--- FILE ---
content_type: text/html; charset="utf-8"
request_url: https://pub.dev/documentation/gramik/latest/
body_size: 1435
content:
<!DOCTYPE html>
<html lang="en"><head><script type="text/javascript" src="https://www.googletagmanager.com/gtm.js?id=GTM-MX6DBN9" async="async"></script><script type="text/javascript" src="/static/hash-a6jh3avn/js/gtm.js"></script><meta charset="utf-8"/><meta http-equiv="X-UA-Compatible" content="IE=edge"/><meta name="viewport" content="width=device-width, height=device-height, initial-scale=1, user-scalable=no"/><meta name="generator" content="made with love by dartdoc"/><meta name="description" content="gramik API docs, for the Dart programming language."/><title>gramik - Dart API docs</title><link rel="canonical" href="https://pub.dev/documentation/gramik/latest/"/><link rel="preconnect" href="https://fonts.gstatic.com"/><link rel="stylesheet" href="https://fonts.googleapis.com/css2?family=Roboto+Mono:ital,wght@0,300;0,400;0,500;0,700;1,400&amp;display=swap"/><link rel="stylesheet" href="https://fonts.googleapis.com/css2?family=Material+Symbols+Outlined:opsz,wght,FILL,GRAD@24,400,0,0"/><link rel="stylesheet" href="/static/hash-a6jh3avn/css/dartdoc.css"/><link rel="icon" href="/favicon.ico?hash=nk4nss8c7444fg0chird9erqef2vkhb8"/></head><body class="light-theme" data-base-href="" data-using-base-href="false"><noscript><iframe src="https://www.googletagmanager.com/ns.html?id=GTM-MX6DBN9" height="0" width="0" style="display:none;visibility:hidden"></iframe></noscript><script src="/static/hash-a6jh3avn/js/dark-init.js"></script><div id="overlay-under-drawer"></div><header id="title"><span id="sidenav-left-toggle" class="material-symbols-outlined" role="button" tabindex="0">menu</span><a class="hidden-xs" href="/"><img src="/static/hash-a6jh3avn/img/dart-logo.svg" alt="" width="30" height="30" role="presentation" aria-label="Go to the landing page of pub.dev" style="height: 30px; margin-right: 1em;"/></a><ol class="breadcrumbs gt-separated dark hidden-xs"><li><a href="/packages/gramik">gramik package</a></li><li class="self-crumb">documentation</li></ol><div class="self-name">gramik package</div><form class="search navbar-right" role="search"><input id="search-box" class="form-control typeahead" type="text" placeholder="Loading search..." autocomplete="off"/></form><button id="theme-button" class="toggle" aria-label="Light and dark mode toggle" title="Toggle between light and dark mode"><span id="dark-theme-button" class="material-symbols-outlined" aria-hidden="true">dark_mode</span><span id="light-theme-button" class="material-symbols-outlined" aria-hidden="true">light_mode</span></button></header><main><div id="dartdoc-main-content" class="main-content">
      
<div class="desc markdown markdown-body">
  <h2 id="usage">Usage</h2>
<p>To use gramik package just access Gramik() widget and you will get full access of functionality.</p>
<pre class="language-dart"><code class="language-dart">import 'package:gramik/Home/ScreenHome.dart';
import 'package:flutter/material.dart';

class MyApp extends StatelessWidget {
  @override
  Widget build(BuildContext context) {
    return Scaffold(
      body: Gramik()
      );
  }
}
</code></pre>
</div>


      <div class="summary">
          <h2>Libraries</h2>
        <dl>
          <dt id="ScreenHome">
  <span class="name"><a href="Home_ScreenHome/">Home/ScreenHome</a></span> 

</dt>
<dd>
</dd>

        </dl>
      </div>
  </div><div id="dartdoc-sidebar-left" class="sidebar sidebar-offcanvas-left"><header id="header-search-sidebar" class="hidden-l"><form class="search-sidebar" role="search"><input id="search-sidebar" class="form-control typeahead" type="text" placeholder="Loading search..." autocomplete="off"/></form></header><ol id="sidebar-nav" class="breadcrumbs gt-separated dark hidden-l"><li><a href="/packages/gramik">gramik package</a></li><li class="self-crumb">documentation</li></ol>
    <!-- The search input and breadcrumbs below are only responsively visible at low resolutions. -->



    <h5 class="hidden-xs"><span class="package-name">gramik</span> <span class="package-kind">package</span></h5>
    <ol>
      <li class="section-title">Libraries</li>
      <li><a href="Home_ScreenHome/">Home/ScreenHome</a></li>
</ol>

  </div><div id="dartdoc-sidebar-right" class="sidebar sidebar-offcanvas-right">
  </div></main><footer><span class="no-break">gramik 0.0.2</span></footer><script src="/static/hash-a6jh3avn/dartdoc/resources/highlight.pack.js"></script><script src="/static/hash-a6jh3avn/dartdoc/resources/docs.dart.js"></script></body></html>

- - -

• **Your goal**
Extract, please, the lines from the start of the entries above through the one with "<!DOCTYPE html>", both included, reproducing each exactly and adding nothing.

• **Exercise answer**
--- FILE ---
content_type: text/html; charset="utf-8"
request_url: https://pub.dev/documentation/gramik/latest/
body_size: 1435
content:
<!DOCTYPE html>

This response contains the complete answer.